_What you will do_.
(1) Edit the excerpt on regular expressions: write out everything from "Jamie Zawinski" down to "a great fit.", changing "frequently" to "often".
(2) Continue the excerpt on regular expressions from the point where it stops.
*** Opening Excerpt provided ***
Some people, when confronted with a problem, think “I know, I’ll use regular expressions.” Now they have two problems.

Jamie Zawinski

Regular expressions are frequently used for tasks where they aren’t a great choice. On the other hand, the implementations of regular expressions that we all use are much less capable than formal-languages theory allows, so they go unused in many cases where they could be a great fit.

Motivation: data recovery

Years ago I was working on a project that involved tedious data collection, performed by non-technical people all over the world, when we started getting sporadic reports of data corruption. We gathered the corrupted data files and found that there were 512-byte chunks either re-ordered or just outright missing. We really didn’t want to ask people to just try collecting the same data again, because it was difficult to collect the first time. And we couldn’t reproduce or identify the cause of the data corruption, so we expected we’d see more cases pop up. Instead, I set out to see what we could recover from the corrupted files.

For reasons which had seemed like a good idea to people previously working on this project, the files were “encrypted” using a homebrew cipher. Each file indicated at the beginning which cipher parameters it was encrypted with, and the cipher state changed continuously over the course of the file. So losing some blocks and re-ordering others meant I didn’t know any of the cipher state at any given point, and therefore recovering any data seemed impossible.

However: It’s widely understood now that you should never roll your own cryptography, and this project illustrated why. The cipher was complex enough to look like an effective secrecy measure at first glance, but the ciphertext it produced actually leaked a lot of information about the plaintext and the cipher state.

Just looking at ciphertext side-by-side with the corresponding plaintext, I could easily see the same patterns in both. The plaintext had a simple structure that I could easily describe with a regular expression, and in an early experiment, I was able to write a related regular expression that could distinguish between ciphertext from these files versus unrelated data. Despite the apparent complexity of the cipher, it failed these basic tests.

In the end, I was able to write a program that would decipher any 512-byte block in a fraction of a second. It also reported what the reconstructed cipher state was at the beginning and end of each block, which allowed me to put blocks back into the right order by finding the edges where the cipher states matched. I wrapped the analysis tools I built into a self-contained program that automated the process of recovering as much data as possible. That project continued using this cipher-cracker which I built for years after I left.
*** Closing Excerpt provided ***
*** Opening Data ***
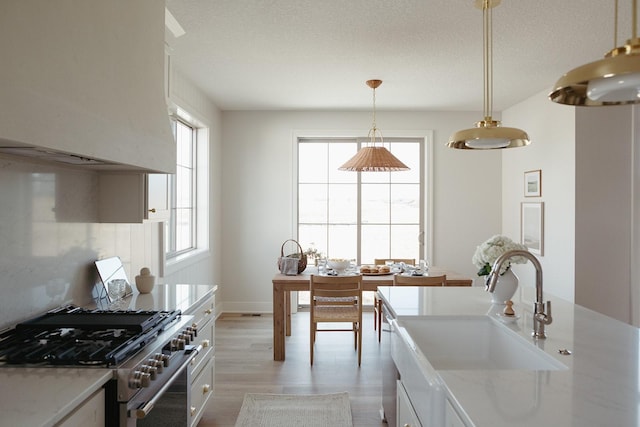 kitchen featuring a textured ceiling, a sink, light wood-style floors, hanging light fixtures, and stainless steel range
*** Closing Data ***
_Task results_.
(1)
Jamie Zawinski

Regular expressions are often used for tasks where they aren’t a great choice. On the other hand, the implementations of regular expressions that we all use are much less capable than formal-languages theory allows, so they go unused in many cases where they could be a great fit.

(2)
I’m not going to give any details about the actual cipher: I was politely asked not to, and besides it’s not actually that interesting. But I will show you how to recover cipher state from a much simpler cipher when you know the structure of the plaintext, using the same technique I used.

Example: Caesar ciphers over structured plaintext

A Caesar cipher, or shift cipher, is a particularly simple kind of cipher, but it’s still complex enough to illustrate the technique I want to focus on today. It involves “rotating” the alphabet a certain number of positions, where the amount of rotation is a secret shared between the sender and receiver of the message. For example, a shift of 3 means that “A” becomes “D”, “B” becomes “E”, etc. When you get to the end of the alphabet, wrap back around to the beginning: “Y” becomes “B” and “Z” becomes “C”.

Now let’s say that you’ve intercepted a secret message where you know the contents are obscured with a Caesar cipher, but you don’t know the secret rotation amount. If you assume the message was written in, for example, English, then there are well-known ways to break this cipher. One way is to count how often each letter occurs in the ciphertext and guess that the most common letter represents the most frequently used letter in English (perhaps “E” or “T”).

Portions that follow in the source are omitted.